**ACTIVITY 1:** Rewrite the Kooper passage from the words "He also produced" through the words "1997 to 2001.", putting "fortunate" in place of "lucky".
**ACTIVITY 2:**
Answer these questions using the Kooper passage:
(a) During which years did Kooper teach at the Boston music school?
(b) Who had the chance to replace Kooper after he left Blood, Sweat & Tears?
(c) Which production does Kooper consider his finest work behind the boards?
** PASSAGE PROVIDED follows **
As Kooper sat behind the console at the session that produced perhaps the most popular song in rock history, he felt something big happening. “I knew right away that ‘Free Bird’ was going to be special,” he says. “’Sweet Home Alabama’ didn’t exist yet but ‘Free Bird’ did, and I knew that was going to be amazing.”
He also produced Tom Petty’s first solo sessions (scrapped when he formed the Heartbreakers), worked with Nils Lofgren early on, and helmed the first Tubes album — he considers the latter his finest work behind the boards.  He also helped Richard Thompson get his first American deal. A few lucky Berklee students heard about these and other tales when he taught at the Boston music school from 1997 to 2001.

After he departed Blood, Sweat & Tears, Laura Nyro had the chance to replace him, Kooper recalls, “But she politely declined.” With David Clayton-Thomas, the band had a run of hits; none impressed Kooper. In particular, he considers the BS&T cover of Nyro’s “And When I Die” a bad Las Vegas exercise, and he’s not the only one.
“I have a story,” Kooper says with a chuckle. “One of my courses was History of Record Production. I would play all these different records for the class. These were freshmen, and whenever I would play that record, I wouldn’t say very much … and the class would crack up laughing. And I thought, well, that’s what I would do.”
** End of PASSAGE PROVIDED **
** DATASET SECTION follows **
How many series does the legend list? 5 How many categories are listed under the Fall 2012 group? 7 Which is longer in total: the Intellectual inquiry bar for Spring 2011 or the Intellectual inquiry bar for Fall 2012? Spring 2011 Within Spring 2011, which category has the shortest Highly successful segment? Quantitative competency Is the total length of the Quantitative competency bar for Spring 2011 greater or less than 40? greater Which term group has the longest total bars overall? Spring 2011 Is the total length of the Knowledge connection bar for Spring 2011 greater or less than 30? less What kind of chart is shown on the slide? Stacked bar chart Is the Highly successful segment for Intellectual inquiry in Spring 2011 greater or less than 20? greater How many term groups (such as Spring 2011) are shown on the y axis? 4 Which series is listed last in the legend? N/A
** End of DATASET SECTION **
**TASK ANSWER 1:**
He also produced Tom Petty’s first solo sessions (scrapped when he formed the Heartbreakers), worked with Nils Lofgren early on, and helmed the first Tubes album — he considers the latter his finest work behind the boards.  He also helped Richard Thompson get his first American deal. A few fortunate Berklee students heard about these and other tales when he taught at the Boston music school from 1997 to 2001.

**TASK ANSWER 2:**
(a) From 1997 to 2001.
(b) Laura Nyro.
(c) The first Tubes album.